As I wonder this, my phone beeps. It’s a text from the boys’ foster mother — an incredible woman to whom I will be forever grateful for having cared for my sons before I could. We’ve kept in touch since the emotional day I brought the boys from her loving home to ours. We catch up on our kids; I tell her about the boys’ latest adventures and she tells me about her daughter, who will be going off to university in the fall. My sons’ foster mother has raised a wonderful woman, and has loved so many different children for various lengths of time.

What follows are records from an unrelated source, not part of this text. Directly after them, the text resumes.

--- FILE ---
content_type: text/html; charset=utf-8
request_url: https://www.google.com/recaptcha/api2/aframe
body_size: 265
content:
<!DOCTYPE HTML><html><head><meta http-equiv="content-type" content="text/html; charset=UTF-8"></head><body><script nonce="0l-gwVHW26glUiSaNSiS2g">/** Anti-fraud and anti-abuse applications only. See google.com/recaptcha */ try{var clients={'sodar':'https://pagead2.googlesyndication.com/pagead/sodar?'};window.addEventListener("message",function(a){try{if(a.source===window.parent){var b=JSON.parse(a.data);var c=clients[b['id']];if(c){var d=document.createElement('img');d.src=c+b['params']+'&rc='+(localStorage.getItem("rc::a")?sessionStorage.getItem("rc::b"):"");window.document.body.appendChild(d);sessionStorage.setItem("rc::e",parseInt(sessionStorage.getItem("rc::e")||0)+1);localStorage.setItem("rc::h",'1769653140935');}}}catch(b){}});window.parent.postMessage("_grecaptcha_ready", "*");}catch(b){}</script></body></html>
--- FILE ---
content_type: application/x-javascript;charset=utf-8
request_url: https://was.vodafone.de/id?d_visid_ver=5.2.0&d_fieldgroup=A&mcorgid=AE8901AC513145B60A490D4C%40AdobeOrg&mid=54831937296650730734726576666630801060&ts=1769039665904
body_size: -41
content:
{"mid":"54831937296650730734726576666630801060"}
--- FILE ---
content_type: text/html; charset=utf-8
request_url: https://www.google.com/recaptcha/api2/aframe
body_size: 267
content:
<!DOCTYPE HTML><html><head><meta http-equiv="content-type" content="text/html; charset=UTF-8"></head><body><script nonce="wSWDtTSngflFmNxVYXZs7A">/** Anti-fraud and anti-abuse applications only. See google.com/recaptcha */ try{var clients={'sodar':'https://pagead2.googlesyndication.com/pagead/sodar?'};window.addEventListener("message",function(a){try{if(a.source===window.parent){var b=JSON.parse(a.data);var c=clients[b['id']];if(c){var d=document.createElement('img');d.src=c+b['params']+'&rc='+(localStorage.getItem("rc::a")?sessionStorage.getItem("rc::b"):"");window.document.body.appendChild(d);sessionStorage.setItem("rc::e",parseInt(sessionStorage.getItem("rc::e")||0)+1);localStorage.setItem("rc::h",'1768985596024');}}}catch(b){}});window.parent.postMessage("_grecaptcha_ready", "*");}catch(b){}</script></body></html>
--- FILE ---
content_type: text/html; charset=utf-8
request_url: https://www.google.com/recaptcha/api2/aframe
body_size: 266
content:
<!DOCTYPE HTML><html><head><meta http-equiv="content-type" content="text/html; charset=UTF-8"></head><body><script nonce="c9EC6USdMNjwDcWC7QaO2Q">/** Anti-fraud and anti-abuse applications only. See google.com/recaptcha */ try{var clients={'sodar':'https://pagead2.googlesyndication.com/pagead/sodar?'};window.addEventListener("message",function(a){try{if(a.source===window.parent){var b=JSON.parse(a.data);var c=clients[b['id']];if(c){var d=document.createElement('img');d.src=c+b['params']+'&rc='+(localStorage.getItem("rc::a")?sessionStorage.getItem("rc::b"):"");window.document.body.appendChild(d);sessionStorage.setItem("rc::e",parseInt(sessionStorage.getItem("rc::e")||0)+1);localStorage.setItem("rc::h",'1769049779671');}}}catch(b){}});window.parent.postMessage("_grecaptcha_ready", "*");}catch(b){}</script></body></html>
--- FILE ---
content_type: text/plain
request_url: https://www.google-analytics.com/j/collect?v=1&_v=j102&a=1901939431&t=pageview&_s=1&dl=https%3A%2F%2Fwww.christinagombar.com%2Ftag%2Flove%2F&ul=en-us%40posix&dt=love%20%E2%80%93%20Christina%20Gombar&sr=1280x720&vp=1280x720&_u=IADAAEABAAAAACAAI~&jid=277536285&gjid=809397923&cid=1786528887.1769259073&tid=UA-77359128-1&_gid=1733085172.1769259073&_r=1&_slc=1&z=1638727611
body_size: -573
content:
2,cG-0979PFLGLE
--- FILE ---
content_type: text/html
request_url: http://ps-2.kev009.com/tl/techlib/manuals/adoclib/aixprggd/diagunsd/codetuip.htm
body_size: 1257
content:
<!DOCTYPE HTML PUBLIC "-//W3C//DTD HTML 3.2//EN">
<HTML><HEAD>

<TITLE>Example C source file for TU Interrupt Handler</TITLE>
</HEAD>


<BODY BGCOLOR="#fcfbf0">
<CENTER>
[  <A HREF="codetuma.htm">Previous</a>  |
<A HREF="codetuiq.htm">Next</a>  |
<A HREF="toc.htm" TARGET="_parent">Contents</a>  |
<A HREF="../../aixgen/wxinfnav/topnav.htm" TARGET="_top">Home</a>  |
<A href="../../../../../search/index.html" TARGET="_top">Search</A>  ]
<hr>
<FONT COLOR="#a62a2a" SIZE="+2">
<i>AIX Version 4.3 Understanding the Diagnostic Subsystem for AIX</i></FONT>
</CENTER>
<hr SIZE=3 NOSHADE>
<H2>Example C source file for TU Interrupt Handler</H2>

“I signed the boys up for soccer,” I tell her. “The boys run in the opposite direction of the ball. Should I be waiting on extracurriculars?”
She tells me a sweet anecdote about her daughter playing soccer when she was small. I appreciate the anecdote — and all of her insights. It is she who taught me how to change a diaper, never making me feel inadequate during the transition period (ie when I sent one of the boys back to her after an outing with a diaper on…backwards). It is she who taught me how to hold them, how to soothe them, how to love them selflessly and unconditionally. And I realize that, just as I did not have children the way I imagined, my mom “village” doesn’t look as I had imagined either. In fact, it’s better than I imagined.
It’s okay if I don’t meet other moms at the park. I still have an incredible mom to look up to.